There are four key forms of personal protection insurances:
- Life (Term) Insurance – pays a lump sum upon the death of the life insured.
- Total & Permanent Disability (TPD) Insurance – pays a lump sum upon the total & permanent disablement (as defined by the contract) of the life insured.
- Trauma (Critical Illness) Insurance –pays a lump sum in the event of a major injury or illness (as defined by the contract) of the life insured.
- Income Protection Insurance – pays a pre- determined monthly benefit for a pre-determined period of time in the event of an injury or illness, which prevents the life insured from working. The definition of working’, as in working in the previous Occupation or in some other occupation, is defined by the life office.
Life Insurance (often called Term Insurance) pays a lump sum benefit to the policy owner upon the death of the life insured, where this occurs during the term of the insurance cover (this can be up to age 99). Term insurance is usually taken out in order to repay liabilities, such as mortgage, credit cards, etc., cover funeral costs, pay off credit cards and, in the event of the death of the main breadwinner, provide a substitute income stream for the spouse so that the current standard of living may be maintained. This is especially important where dependent children are involved.
Total & Permanent Disability (TPD) Insurance
TPD insurance provides a lump sum upon medical confirmation that the insured person is totally and permanently disabled based on the definition provided in the policy document. This type of policy is generally sold as an additional benefit to term life insurance.
It is important to be clear about how the life insurance company defines the total and permanent disability in the context of you being able to continue to work in your current capacity. This definition will assist in the selection of particular products for recommendation. Generally, in order to claim on TPD, you must be off work for at least six months and, in the opinion of the medical practitioners, unlikely to ever work again; or have irrecoverably lost the use of both eyes, legs, arms or one of each.
Trauma (Critical Illness) Insurance
Modern medicine can keep more people alive following major traumas. Trauma insurance pays you a lump sum in the event of a major trauma such as a major heart attack, cancer or stroke. Most life offices also pay the benefit under trauma in the event of death. Statistics show that we will suffer some major illness or trauma during our lifetime and that we are three times more likely to suffer a condition such as heart attack, cancer, and stroke or bypass surgery than to die.
Most of us will survive the trauma but many are not able to continue working. In that case their income stream, upon which they rely for their livelihood, ceases. Trauma insurance is designed to ensure that lifestyle suffers as little as possible by paying at and when the need is highest therefore aiding recovery.
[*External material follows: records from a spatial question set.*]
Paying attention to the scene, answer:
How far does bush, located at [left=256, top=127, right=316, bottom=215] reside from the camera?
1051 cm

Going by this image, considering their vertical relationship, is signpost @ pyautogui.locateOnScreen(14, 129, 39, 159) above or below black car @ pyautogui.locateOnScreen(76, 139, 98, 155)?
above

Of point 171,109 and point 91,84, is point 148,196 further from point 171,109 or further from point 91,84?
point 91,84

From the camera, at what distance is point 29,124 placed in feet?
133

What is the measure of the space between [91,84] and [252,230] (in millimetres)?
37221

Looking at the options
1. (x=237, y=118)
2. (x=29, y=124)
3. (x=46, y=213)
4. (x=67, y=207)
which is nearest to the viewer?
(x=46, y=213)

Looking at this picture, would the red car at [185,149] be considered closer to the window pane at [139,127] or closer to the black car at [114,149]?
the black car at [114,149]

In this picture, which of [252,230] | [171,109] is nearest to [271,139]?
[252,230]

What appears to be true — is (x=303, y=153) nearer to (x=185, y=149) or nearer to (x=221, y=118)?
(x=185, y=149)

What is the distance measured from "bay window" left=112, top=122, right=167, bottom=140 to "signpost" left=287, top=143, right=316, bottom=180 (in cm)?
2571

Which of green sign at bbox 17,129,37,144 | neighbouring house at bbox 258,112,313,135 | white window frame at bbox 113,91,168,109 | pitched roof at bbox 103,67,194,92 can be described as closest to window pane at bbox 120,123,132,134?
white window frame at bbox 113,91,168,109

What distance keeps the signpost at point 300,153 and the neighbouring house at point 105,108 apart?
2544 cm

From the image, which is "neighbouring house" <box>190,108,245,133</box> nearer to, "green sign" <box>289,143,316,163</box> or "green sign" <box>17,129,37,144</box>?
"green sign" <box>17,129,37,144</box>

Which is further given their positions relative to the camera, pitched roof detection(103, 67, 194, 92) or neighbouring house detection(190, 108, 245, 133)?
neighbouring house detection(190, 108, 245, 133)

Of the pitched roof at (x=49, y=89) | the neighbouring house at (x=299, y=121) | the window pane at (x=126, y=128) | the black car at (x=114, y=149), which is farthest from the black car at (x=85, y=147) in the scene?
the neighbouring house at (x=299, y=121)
Income Protection Insurance
Most people state that their greatest physical asset is their home. They see the importance of insuring their home building and contents but most overlook their most valuable asset, their income. Your ability to earn an income between now and retirement determines what you and your family are able to do day-to-day. Income Protection cover is designed to provide you with a regular monthly income whilst you cannot work due to sickness or accident. You are able to protect up to 75% of your gross income, inclusive of any packaged benefits such as car and superannuation.